**WORK INSTRUCTIONS**
From the line containing "window.print()" down to the final line of the entries below, quote every line verbatim. Exclude pictures.

**SUPPLIED RECORDS**
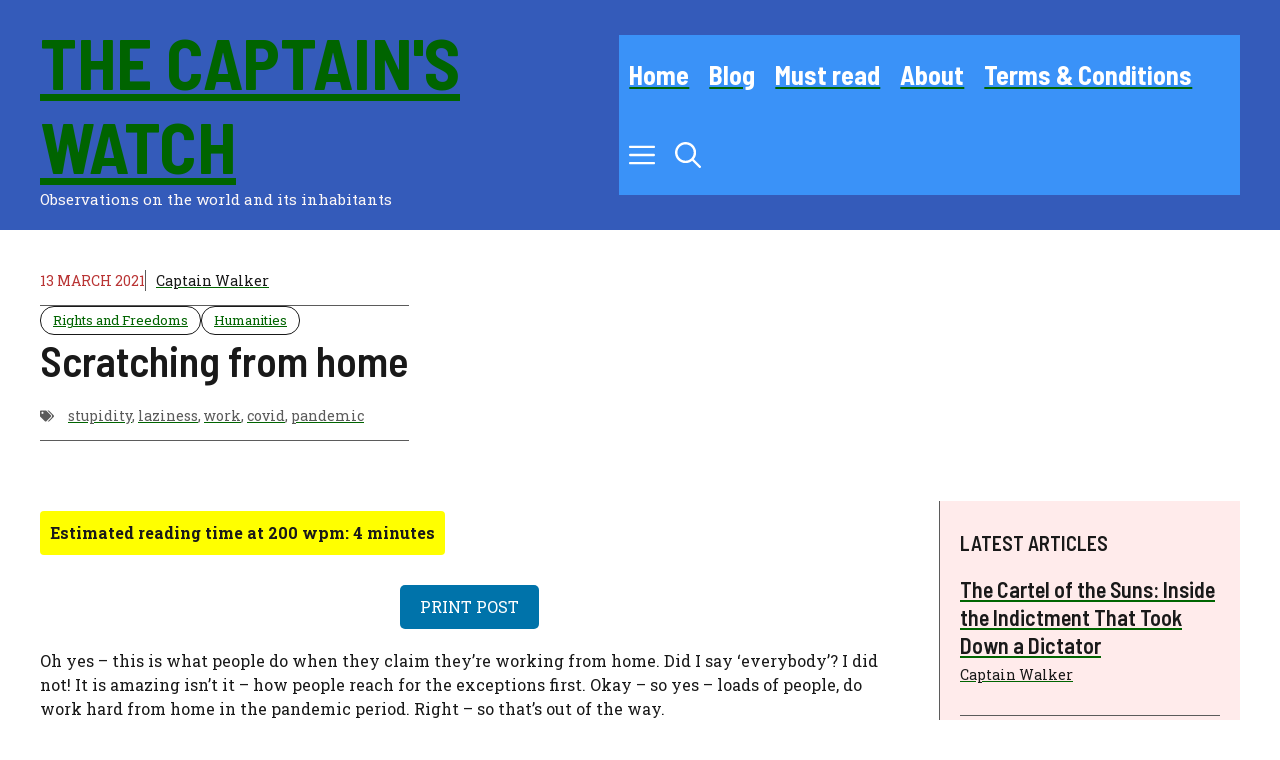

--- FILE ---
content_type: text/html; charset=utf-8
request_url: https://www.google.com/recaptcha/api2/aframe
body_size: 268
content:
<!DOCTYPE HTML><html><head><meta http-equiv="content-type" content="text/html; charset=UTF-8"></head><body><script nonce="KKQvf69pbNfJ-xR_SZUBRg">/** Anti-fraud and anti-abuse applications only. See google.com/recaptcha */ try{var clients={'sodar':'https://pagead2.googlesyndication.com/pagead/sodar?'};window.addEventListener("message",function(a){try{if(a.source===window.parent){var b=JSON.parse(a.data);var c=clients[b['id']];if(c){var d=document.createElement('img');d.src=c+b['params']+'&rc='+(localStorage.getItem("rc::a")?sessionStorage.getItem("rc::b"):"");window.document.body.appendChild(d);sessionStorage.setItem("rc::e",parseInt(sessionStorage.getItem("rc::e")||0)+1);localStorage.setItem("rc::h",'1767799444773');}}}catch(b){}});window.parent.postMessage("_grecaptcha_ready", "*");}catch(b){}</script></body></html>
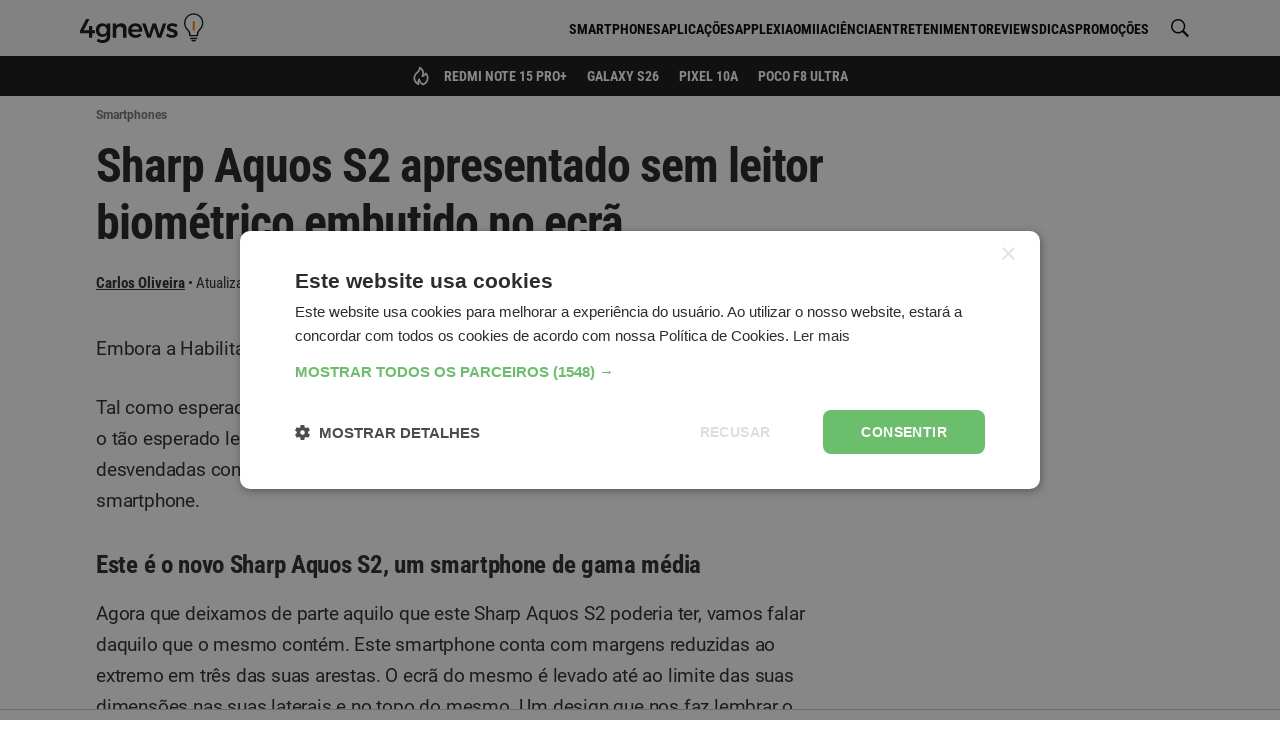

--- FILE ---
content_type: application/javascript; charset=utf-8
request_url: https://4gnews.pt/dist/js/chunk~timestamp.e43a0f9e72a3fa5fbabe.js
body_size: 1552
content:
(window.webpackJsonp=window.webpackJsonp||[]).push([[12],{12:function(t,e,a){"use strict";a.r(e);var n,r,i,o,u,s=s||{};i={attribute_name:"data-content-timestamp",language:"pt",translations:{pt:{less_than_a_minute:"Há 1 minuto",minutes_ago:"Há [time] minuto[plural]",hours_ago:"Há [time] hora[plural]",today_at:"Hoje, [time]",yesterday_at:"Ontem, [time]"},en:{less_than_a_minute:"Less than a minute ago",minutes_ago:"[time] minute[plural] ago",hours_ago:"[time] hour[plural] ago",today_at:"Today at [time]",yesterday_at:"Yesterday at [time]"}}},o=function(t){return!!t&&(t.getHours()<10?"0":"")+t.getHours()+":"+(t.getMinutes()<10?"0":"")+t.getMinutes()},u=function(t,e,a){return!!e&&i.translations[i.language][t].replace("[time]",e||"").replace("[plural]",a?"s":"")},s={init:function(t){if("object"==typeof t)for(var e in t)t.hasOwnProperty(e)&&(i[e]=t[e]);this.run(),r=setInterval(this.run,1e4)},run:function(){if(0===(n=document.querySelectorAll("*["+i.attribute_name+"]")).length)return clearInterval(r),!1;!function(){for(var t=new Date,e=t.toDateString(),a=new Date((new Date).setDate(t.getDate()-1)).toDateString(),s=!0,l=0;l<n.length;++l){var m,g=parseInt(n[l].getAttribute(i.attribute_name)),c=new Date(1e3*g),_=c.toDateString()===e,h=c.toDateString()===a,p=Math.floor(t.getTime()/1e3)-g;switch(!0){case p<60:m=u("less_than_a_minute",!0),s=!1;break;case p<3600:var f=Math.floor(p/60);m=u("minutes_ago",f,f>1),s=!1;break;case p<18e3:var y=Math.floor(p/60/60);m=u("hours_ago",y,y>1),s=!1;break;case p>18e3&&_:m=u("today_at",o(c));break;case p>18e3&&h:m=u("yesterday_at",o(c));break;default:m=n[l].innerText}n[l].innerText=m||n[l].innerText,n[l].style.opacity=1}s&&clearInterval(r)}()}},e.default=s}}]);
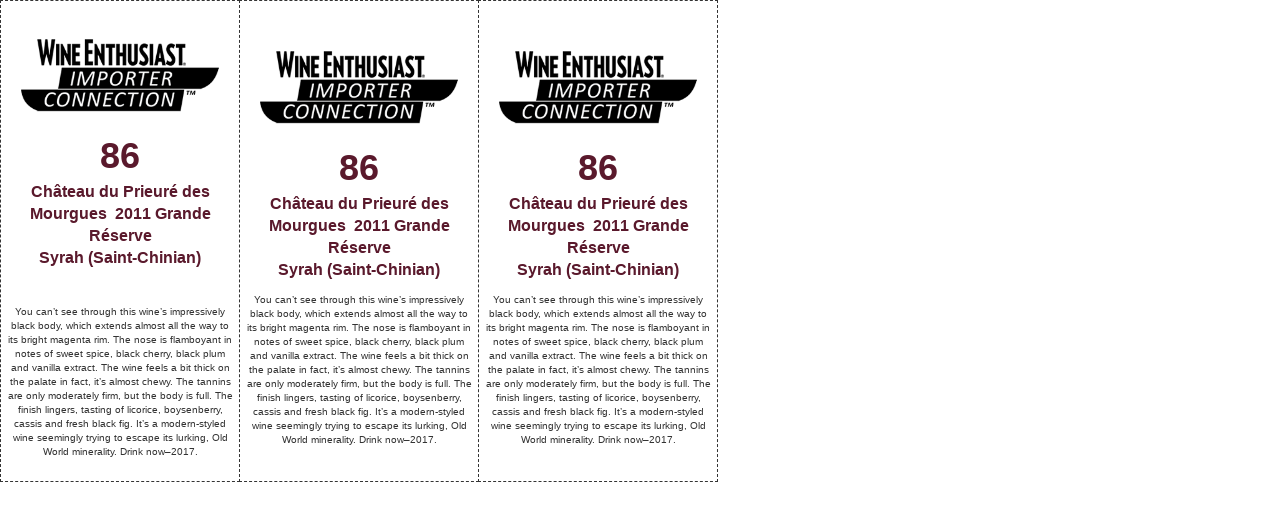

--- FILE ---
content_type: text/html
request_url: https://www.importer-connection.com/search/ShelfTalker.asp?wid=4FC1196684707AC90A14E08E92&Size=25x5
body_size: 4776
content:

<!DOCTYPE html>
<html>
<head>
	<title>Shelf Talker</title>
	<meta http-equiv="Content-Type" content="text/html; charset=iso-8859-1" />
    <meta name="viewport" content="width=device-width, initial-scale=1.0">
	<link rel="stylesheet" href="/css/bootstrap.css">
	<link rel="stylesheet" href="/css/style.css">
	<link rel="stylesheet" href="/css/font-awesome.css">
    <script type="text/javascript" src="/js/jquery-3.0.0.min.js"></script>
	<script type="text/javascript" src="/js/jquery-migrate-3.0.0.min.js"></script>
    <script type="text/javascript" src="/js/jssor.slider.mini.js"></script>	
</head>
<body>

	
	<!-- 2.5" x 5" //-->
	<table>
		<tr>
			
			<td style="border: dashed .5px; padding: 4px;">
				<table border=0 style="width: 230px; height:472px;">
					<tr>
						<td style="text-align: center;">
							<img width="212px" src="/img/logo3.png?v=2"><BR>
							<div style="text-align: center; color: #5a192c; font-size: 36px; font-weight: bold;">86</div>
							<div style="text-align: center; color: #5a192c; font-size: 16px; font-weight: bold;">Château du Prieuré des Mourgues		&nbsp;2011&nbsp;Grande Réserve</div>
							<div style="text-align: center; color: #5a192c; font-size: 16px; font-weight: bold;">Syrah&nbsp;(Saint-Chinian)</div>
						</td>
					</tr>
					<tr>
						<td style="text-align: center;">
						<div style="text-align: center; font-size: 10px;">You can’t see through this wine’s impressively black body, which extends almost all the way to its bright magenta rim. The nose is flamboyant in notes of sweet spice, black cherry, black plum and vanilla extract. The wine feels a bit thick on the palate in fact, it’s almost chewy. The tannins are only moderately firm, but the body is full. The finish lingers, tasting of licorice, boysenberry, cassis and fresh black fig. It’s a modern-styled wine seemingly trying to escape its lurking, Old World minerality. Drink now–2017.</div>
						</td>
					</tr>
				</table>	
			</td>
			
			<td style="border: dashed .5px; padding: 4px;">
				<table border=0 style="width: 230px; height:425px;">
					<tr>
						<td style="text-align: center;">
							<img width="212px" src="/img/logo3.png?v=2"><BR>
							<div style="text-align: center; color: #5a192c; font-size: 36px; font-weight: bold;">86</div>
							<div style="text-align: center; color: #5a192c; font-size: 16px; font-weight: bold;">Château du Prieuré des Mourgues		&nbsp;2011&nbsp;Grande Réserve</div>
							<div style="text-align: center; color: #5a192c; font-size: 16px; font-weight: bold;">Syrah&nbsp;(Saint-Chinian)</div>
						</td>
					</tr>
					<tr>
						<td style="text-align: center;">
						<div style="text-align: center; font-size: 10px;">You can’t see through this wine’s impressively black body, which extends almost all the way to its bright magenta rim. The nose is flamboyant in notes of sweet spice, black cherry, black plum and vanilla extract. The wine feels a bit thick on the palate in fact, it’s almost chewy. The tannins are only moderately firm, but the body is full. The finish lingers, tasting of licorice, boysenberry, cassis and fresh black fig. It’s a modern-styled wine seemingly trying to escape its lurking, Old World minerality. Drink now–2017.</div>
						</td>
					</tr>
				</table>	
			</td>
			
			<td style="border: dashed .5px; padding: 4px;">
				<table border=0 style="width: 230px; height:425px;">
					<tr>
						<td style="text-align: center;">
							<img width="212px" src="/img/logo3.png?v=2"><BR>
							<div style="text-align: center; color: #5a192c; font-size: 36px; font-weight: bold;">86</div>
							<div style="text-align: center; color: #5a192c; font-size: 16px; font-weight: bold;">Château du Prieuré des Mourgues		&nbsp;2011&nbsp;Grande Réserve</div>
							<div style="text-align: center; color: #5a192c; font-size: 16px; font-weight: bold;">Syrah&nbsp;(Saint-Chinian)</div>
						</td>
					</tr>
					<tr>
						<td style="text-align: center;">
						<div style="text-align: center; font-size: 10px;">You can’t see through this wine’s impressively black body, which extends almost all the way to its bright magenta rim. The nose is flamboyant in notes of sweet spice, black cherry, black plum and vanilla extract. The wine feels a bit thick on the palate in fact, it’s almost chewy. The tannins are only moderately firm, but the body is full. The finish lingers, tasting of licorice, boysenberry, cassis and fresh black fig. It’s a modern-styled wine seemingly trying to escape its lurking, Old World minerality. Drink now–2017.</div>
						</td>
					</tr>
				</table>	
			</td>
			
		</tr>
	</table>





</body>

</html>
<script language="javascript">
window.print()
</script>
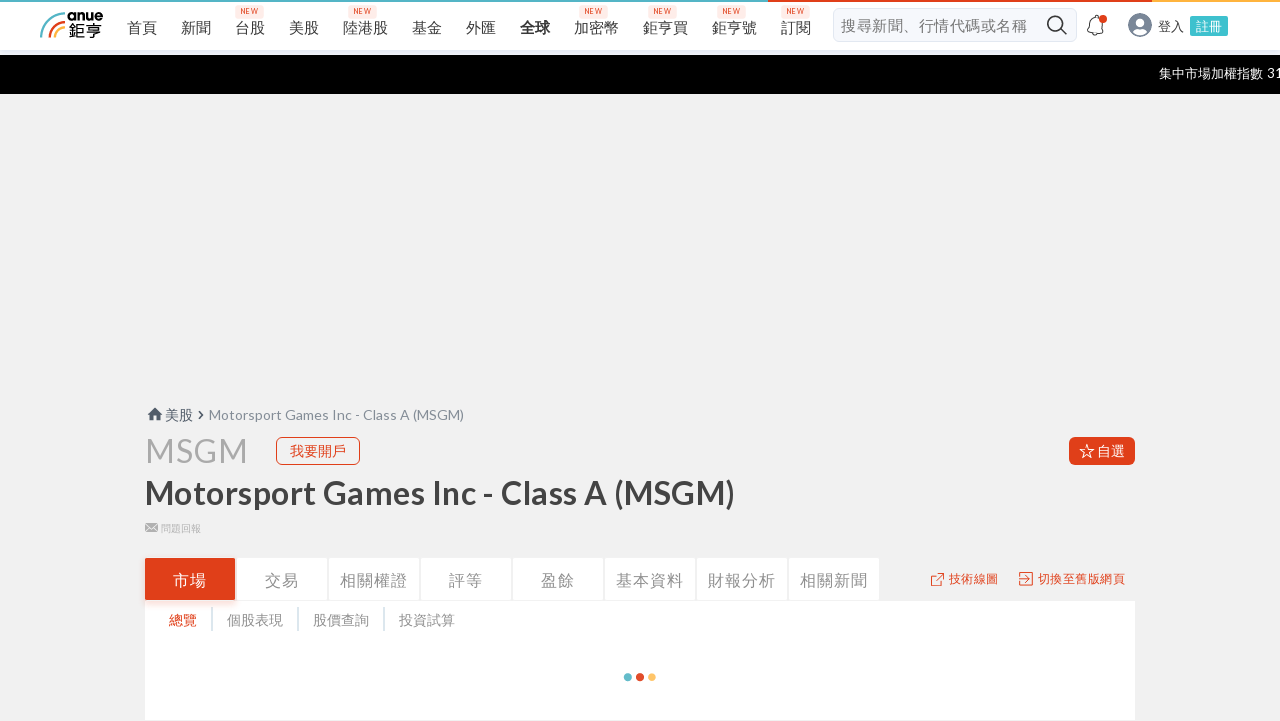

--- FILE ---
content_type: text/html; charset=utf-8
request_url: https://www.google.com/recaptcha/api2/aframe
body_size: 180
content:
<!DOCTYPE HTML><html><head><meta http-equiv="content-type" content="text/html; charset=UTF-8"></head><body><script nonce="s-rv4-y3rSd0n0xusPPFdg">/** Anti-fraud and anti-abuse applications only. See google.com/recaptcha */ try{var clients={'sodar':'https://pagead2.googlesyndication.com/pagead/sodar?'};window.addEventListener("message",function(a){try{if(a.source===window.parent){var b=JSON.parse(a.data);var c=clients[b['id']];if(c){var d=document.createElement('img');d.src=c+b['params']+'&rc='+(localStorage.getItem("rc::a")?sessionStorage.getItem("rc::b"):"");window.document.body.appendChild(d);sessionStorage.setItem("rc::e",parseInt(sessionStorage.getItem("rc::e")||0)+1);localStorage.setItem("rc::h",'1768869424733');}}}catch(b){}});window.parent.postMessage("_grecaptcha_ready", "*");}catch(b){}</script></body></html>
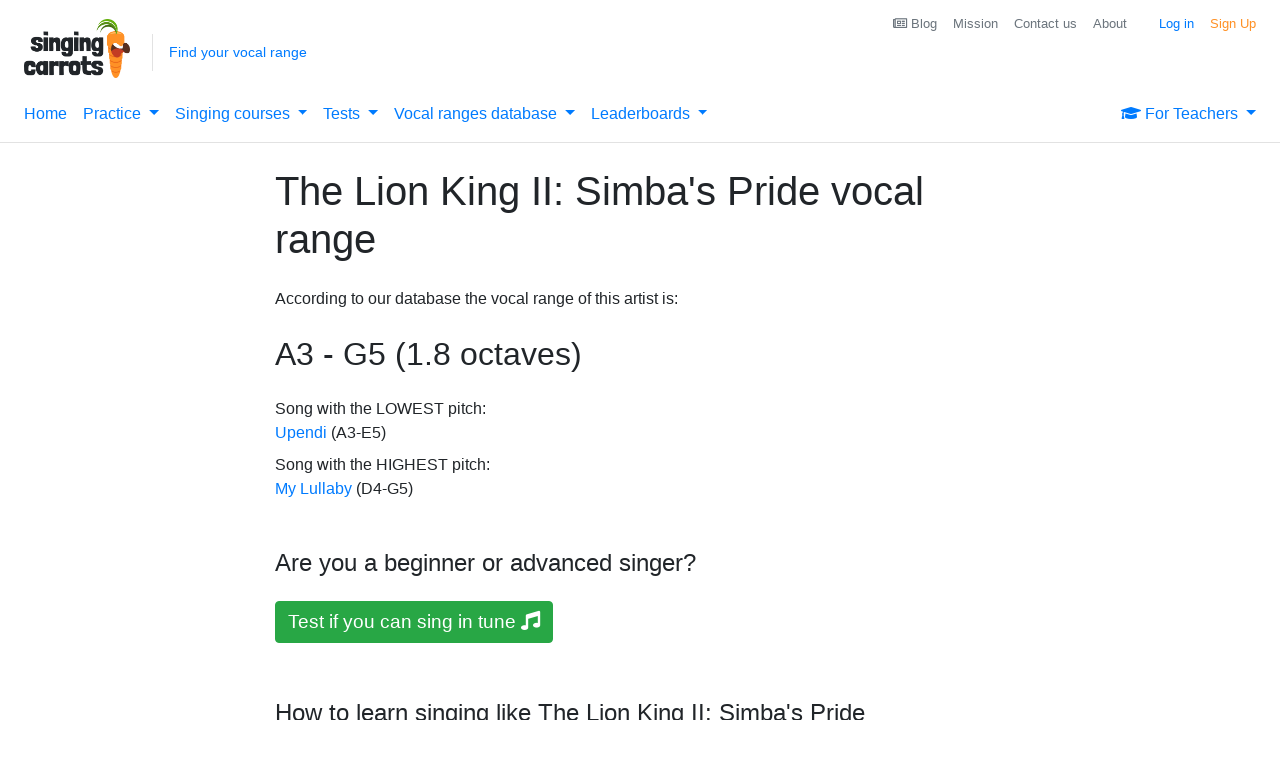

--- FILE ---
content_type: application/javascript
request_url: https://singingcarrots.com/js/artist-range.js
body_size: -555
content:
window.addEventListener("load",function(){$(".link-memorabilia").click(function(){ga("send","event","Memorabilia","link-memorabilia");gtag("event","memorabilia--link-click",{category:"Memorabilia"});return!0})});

**TASK OUTPUT**
window.print()
</script>

--- FILE ---
content_type: text/html; charset=utf-8
request_url: https://www.google.com/recaptcha/api2/aframe
body_size: 180
content:
<!DOCTYPE HTML><html><head><meta http-equiv="content-type" content="text/html; charset=UTF-8"></head><body><script nonce="s-rv4-y3rSd0n0xusPPFdg">/** Anti-fraud and anti-abuse applications only. See google.com/recaptcha */ try{var clients={'sodar':'https://pagead2.googlesyndication.com/pagead/sodar?'};window.addEventListener("message",function(a){try{if(a.source===window.parent){var b=JSON.parse(a.data);var c=clients[b['id']];if(c){var d=document.createElement('img');d.src=c+b['params']+'&rc='+(localStorage.getItem("rc::a")?sessionStorage.getItem("rc::b"):"");window.document.body.appendChild(d);sessionStorage.setItem("rc::e",parseInt(sessionStorage.getItem("rc::e")||0)+1);localStorage.setItem("rc::h",'1768869424733');}}}catch(b){}});window.parent.postMessage("_grecaptcha_ready", "*");}catch(b){}</script></body></html>

--- FILE ---
content_type: application/javascript
request_url: https://singingcarrots.com/js/artist-range.js
body_size: -555
content:
window.addEventListener("load",function(){$(".link-memorabilia").click(function(){ga("send","event","Memorabilia","link-memorabilia");gtag("event","memorabilia--link-click",{category:"Memorabilia"});return!0})});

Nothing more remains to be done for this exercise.